The levy did not break through during this storm, but crews did issue alerts to folks living downstream in Rockford.
“I woke up at 2am. They were cleaning out the fire station, I’ve been up ever since watching it come up,” said Dean Walker, who has lived on the river for 14 years.
He remembers the major flooding of 2008. Both this time and then, he’s been lucky.
“To the curb, but it didn’t get on my land, my basement is dry, I’m in good shape,” said Walker.
Walker said this house was bought out by FEMA after the 2008 floods but was then re-purchased by a Rockford resident.
Now, the flooding in Rockford can be traced back to Nora Springs.
“The water was going over the levy at that time. That’s what it’s actually designed to do. There’s rip-rap that’s in the levy that helps stop it that was repaired from the 2008 floods when it broke through,” said Floyd County Emergency Manager Michael Morlan.
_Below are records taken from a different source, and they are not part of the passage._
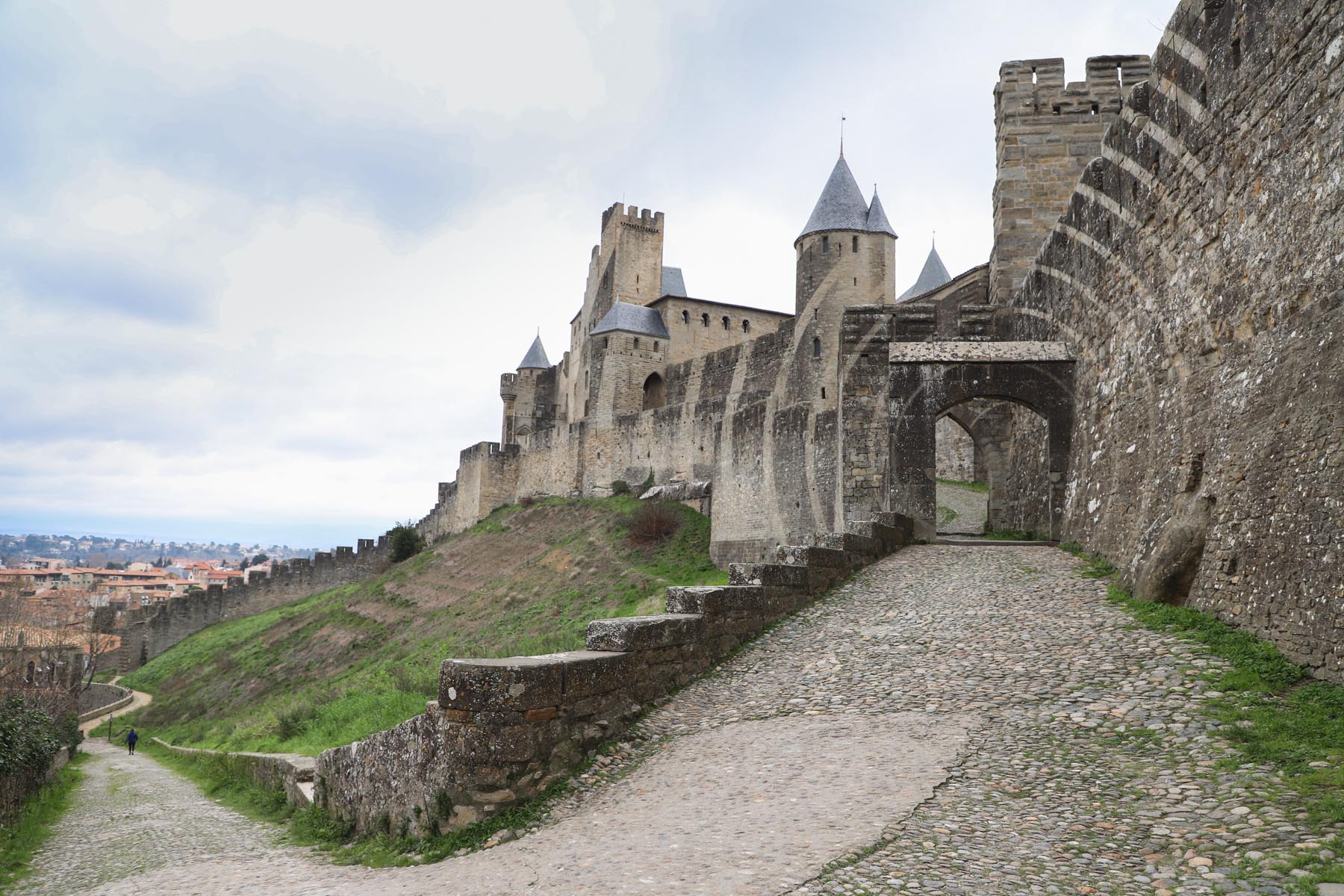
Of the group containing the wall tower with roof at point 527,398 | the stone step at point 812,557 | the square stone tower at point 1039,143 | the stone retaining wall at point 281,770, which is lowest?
the stone retaining wall at point 281,770

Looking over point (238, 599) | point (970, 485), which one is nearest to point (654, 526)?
point (970, 485)

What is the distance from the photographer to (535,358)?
64062 mm

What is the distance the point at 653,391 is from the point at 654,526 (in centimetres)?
1762

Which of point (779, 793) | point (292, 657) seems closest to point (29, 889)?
point (779, 793)

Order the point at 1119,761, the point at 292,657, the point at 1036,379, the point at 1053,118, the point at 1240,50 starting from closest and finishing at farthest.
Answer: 1. the point at 1119,761
2. the point at 1240,50
3. the point at 1036,379
4. the point at 1053,118
5. the point at 292,657

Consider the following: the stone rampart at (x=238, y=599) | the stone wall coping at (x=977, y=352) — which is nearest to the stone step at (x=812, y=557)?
the stone wall coping at (x=977, y=352)

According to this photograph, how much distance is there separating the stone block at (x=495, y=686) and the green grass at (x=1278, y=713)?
14.0 feet

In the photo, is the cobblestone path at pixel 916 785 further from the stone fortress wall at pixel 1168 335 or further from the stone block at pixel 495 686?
the stone fortress wall at pixel 1168 335

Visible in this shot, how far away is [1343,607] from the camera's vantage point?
587 centimetres

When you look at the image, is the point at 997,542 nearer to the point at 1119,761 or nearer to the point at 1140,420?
the point at 1140,420

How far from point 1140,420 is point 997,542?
→ 144 inches

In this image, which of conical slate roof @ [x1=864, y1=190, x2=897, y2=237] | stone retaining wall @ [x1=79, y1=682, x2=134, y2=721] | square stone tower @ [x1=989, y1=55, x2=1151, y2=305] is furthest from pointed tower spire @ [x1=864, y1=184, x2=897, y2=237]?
stone retaining wall @ [x1=79, y1=682, x2=134, y2=721]

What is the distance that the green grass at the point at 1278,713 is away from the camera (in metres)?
4.79

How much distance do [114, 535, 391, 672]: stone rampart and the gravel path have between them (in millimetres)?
33260
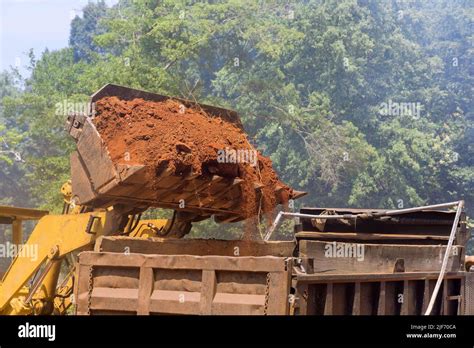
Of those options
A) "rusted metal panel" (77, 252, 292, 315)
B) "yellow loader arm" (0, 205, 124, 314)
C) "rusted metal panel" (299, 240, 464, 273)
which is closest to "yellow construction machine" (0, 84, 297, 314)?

The threat of the levy breaking through again is what brought crews to this spot late last night. At that point, Morlan said they issued code red alerts to folks living downstream in Rockford. The river was at about 18 feet during the storm last night but that won’t last for long.
“They’re reaching their peak or will be reaching their peak at some point very shortly and at that point they will start residing and the river level will go down,” said Morlan.
Flood threat or not, it’s nothing that will concern Dean Walker too much.